All the data should come back exactly as it was given.

___ Raw records

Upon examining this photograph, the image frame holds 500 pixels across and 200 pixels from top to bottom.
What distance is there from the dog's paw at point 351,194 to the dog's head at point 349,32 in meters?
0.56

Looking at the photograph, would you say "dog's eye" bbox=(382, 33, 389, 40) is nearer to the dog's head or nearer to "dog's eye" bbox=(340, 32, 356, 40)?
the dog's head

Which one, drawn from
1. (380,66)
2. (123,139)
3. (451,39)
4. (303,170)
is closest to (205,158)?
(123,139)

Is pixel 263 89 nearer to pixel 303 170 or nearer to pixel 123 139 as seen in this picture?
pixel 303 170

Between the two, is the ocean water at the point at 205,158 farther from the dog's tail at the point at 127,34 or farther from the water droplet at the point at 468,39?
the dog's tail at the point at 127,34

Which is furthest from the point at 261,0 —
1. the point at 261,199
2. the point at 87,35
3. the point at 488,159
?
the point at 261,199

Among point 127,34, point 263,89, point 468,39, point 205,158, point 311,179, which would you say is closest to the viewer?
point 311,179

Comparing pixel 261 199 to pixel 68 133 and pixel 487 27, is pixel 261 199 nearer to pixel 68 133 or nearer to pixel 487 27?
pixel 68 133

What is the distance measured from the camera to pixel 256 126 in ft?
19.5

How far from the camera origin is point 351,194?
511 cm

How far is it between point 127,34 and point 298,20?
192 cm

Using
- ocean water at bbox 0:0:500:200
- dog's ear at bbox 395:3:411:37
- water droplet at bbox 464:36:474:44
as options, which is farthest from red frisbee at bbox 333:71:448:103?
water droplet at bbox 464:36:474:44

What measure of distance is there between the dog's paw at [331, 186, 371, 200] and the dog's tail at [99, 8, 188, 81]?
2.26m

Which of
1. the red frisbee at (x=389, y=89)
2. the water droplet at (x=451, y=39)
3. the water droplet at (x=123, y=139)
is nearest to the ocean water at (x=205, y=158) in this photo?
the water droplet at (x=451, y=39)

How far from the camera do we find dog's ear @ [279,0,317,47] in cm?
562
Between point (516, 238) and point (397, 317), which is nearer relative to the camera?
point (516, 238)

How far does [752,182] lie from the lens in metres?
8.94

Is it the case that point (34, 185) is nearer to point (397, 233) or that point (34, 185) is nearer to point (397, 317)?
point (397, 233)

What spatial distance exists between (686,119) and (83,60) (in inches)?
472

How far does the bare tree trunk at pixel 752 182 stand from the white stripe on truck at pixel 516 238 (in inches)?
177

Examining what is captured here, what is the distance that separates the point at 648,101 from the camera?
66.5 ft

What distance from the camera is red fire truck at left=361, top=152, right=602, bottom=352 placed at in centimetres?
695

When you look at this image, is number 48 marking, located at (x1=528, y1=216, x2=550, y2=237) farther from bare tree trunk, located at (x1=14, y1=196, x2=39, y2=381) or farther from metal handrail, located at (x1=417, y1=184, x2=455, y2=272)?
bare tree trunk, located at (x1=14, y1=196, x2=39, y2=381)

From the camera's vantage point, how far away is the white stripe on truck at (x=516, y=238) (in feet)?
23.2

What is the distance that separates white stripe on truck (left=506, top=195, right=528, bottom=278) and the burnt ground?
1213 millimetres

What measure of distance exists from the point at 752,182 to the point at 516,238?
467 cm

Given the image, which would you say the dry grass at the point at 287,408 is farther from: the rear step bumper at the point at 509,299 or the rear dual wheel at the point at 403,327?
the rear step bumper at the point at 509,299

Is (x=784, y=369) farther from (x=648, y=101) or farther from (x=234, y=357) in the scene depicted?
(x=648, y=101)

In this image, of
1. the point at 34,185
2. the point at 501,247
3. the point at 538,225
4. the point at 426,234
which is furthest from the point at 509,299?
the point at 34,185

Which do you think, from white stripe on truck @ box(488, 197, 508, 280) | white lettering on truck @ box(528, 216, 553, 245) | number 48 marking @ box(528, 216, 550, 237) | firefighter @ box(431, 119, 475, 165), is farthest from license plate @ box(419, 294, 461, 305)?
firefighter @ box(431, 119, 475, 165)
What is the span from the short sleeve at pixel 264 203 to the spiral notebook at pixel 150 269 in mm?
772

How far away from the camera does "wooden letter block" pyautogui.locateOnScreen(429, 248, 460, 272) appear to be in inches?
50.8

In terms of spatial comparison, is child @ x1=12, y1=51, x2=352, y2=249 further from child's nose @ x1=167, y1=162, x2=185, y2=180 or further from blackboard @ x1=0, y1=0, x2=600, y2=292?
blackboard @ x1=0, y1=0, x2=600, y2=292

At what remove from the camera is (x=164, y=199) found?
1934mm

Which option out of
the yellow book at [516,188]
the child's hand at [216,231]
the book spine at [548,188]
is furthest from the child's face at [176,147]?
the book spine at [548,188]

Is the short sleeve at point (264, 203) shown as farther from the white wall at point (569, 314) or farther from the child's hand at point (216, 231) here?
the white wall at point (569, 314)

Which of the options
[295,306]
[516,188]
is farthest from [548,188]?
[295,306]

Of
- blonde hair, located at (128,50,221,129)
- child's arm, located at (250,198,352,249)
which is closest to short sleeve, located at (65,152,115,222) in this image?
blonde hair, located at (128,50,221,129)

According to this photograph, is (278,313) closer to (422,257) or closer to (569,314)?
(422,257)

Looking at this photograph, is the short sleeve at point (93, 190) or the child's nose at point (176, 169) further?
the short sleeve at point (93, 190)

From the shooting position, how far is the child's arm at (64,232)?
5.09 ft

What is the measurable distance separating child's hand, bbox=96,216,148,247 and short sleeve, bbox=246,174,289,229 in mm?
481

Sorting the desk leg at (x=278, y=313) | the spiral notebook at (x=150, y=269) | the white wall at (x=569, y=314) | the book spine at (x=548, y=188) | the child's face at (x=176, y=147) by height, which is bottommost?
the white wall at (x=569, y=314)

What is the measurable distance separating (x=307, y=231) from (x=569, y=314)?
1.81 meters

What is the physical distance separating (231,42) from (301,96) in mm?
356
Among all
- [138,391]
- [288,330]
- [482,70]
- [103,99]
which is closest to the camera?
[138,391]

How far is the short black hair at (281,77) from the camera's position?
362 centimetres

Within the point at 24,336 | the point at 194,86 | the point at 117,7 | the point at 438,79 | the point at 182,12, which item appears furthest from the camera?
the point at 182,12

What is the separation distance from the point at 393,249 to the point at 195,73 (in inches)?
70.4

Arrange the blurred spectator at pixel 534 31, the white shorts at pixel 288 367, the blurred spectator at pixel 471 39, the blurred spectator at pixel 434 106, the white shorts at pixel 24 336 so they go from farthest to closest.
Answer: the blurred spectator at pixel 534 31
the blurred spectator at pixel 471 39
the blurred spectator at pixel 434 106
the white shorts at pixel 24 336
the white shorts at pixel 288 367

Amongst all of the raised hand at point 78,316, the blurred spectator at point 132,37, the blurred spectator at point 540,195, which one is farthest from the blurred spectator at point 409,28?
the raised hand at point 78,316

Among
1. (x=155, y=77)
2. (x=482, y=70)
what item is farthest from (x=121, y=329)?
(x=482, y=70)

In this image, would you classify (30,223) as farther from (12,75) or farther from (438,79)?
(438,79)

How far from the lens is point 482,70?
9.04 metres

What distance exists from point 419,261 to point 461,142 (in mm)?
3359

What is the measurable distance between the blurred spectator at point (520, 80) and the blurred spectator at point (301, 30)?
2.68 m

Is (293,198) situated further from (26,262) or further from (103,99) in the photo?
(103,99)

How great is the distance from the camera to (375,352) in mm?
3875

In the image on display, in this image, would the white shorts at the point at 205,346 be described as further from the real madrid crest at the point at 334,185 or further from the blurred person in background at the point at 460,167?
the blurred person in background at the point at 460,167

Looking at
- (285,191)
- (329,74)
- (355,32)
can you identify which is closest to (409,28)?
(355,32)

______

- [The completed task]
Upon examining this photograph, the image frame holds 500 pixels across and 200 pixels from top to bottom.
What distance is there from the dog's paw at point 351,194 to the dog's head at point 349,32 in meters?
0.56

Looking at the photograph, would you say "dog's eye" bbox=(382, 33, 389, 40) is nearer to the dog's head or nearer to "dog's eye" bbox=(340, 32, 356, 40)?
the dog's head

Which one, drawn from
1. (380,66)
2. (123,139)
3. (451,39)
4. (303,170)
is closest to (205,158)?
(123,139)

Is pixel 263 89 nearer to pixel 303 170 or nearer to pixel 123 139 as seen in this picture?
pixel 303 170

Between the two, is the ocean water at the point at 205,158 farther from the dog's tail at the point at 127,34 or farther from the water droplet at the point at 468,39?
the dog's tail at the point at 127,34

Which is furthest from the point at 261,0 —
1. the point at 261,199
2. the point at 87,35
3. the point at 488,159
?
the point at 261,199

Among point 127,34, point 263,89, point 468,39, point 205,158, point 311,179, which would you say is closest to the viewer?
point 311,179

Comparing pixel 261 199 to pixel 68 133 and pixel 487 27, is pixel 261 199 nearer to pixel 68 133 or nearer to pixel 487 27?
pixel 68 133

What is the distance measured from the camera to pixel 256 126 in ft?
19.5

How far from the camera origin is point 351,194?
511 cm

How far is it between point 127,34 and point 298,20?
192 cm

Using
- ocean water at bbox 0:0:500:200
- dog's ear at bbox 395:3:411:37
- water droplet at bbox 464:36:474:44
as options, which is farthest from red frisbee at bbox 333:71:448:103?
water droplet at bbox 464:36:474:44

What measure of distance is there between the dog's paw at [331, 186, 371, 200] and the dog's tail at [99, 8, 188, 81]?
2.26m

Which of
1. the red frisbee at (x=389, y=89)
2. the water droplet at (x=451, y=39)
3. the water droplet at (x=123, y=139)
is nearest to the ocean water at (x=205, y=158) in this photo?
the water droplet at (x=451, y=39)

How far from the camera do we find dog's ear @ [279,0,317,47] in cm?
562
Between point (516, 238) and point (397, 317), which is nearer relative to the camera?
point (516, 238)

How far does [752,182] lie from the lens in metres?
8.94

Is it the case that point (34, 185) is nearer to point (397, 233) or that point (34, 185) is nearer to point (397, 317)?
point (397, 233)

What spatial distance exists between (686,119) and (83,60) (in inches)?
472

How far does the bare tree trunk at pixel 752 182 stand from the white stripe on truck at pixel 516 238 (in inches)?
177

Examining what is captured here, what is the distance that separates the point at 648,101 from the camera?
66.5 ft

What distance from the camera is red fire truck at left=361, top=152, right=602, bottom=352 placed at in centimetres?
695

When you look at this image, is number 48 marking, located at (x1=528, y1=216, x2=550, y2=237) farther from bare tree trunk, located at (x1=14, y1=196, x2=39, y2=381) or farther from metal handrail, located at (x1=417, y1=184, x2=455, y2=272)?
bare tree trunk, located at (x1=14, y1=196, x2=39, y2=381)

From the camera's vantage point, how far away is the white stripe on truck at (x=516, y=238) (in feet)?
23.2

What is the distance that separates white stripe on truck (left=506, top=195, right=528, bottom=278) and the burnt ground?
1213 millimetres

What measure of distance exists from the point at 752,182 to the point at 516,238?
467 cm

Given the image, which would you say the dry grass at the point at 287,408 is farther from: the rear step bumper at the point at 509,299 or the rear dual wheel at the point at 403,327?
the rear step bumper at the point at 509,299

Is (x=784, y=369) farther from (x=648, y=101) or farther from (x=234, y=357) in the scene depicted?
(x=648, y=101)

In this image, of
1. the point at 34,185
2. the point at 501,247
3. the point at 538,225
4. the point at 426,234
which is furthest from the point at 509,299?
the point at 34,185

Which do you think, from white stripe on truck @ box(488, 197, 508, 280) | white lettering on truck @ box(528, 216, 553, 245) | number 48 marking @ box(528, 216, 550, 237) | firefighter @ box(431, 119, 475, 165), is farthest from license plate @ box(419, 294, 461, 305)?
firefighter @ box(431, 119, 475, 165)
What is the span from the short sleeve at pixel 264 203 to the spiral notebook at pixel 150 269 in mm?
772

How far away from the camera does "wooden letter block" pyautogui.locateOnScreen(429, 248, 460, 272) appear to be in inches?
50.8

In terms of spatial comparison, is child @ x1=12, y1=51, x2=352, y2=249 further from child's nose @ x1=167, y1=162, x2=185, y2=180 or further from blackboard @ x1=0, y1=0, x2=600, y2=292?
blackboard @ x1=0, y1=0, x2=600, y2=292

At what remove from the camera is (x=164, y=199) found?
1934mm

Which option out of
the yellow book at [516,188]
the child's hand at [216,231]
the book spine at [548,188]
is furthest from the child's face at [176,147]?
the book spine at [548,188]

Is the short sleeve at point (264, 203) shown as farther from the white wall at point (569, 314) or farther from the child's hand at point (216, 231) here?
the white wall at point (569, 314)

Which of the options
[295,306]
[516,188]
is farthest from [548,188]?
[295,306]

Of
- blonde hair, located at (128,50,221,129)
- child's arm, located at (250,198,352,249)
which is closest to short sleeve, located at (65,152,115,222) in this image?
blonde hair, located at (128,50,221,129)

According to this photograph, is (278,313) closer to (422,257) or closer to (569,314)?
(422,257)

Looking at this photograph, is the short sleeve at point (93, 190) or the child's nose at point (176, 169) further?
the short sleeve at point (93, 190)

From the shooting position, how far is the child's arm at (64,232)?
5.09 ft

What is the measurable distance separating child's hand, bbox=96,216,148,247 and short sleeve, bbox=246,174,289,229 in mm?
481

Sorting the desk leg at (x=278, y=313) | the spiral notebook at (x=150, y=269) | the white wall at (x=569, y=314) | the book spine at (x=548, y=188) | the child's face at (x=176, y=147) by height, which is bottommost?
the white wall at (x=569, y=314)

What is the measurable distance separating (x=307, y=231) from (x=569, y=314)?
1.81 meters

What is the physical distance separating (231,42) from (301,96) in mm?
356
Among all
- [138,391]
- [288,330]
- [482,70]
- [103,99]
which is closest to the camera?
[138,391]

How far is the short black hair at (281,77) from the camera's position?
362 centimetres

Within the point at 24,336 | the point at 194,86 | the point at 117,7 | the point at 438,79 | the point at 182,12, which item appears furthest from the camera?
the point at 182,12

What is the separation distance from the point at 393,249 to the point at 195,73 (in inches)?
70.4

Arrange the blurred spectator at pixel 534 31, the white shorts at pixel 288 367, the blurred spectator at pixel 471 39, the blurred spectator at pixel 434 106, the white shorts at pixel 24 336 so they go from farthest to closest.
Answer: the blurred spectator at pixel 534 31
the blurred spectator at pixel 471 39
the blurred spectator at pixel 434 106
the white shorts at pixel 24 336
the white shorts at pixel 288 367

Amongst all of the raised hand at point 78,316, the blurred spectator at point 132,37, the blurred spectator at point 540,195, which one is farthest from the blurred spectator at point 409,28?
the raised hand at point 78,316

Among
1. (x=155, y=77)
2. (x=482, y=70)
what item is farthest from (x=121, y=329)?
(x=482, y=70)

In this image, would you classify (30,223) as farther from (12,75) or farther from (438,79)?
(438,79)

How far from the lens is point 482,70?
9.04 metres

What distance exists from point 419,261 to point 461,142 (in mm)?
3359

What is the measurable distance between the blurred spectator at point (520, 80) and the blurred spectator at point (301, 30)?
2.68 m

Is (293,198) situated further from (26,262) or further from (103,99) in the photo?
(103,99)

How great is the distance from the camera to (375,352) in mm?
3875

In the image on display, in this image, would the white shorts at the point at 205,346 be described as further from the real madrid crest at the point at 334,185 or further from the blurred person in background at the point at 460,167?
the blurred person in background at the point at 460,167

Looking at
- (285,191)
- (329,74)
- (355,32)
can you identify which is closest to (409,28)?
(355,32)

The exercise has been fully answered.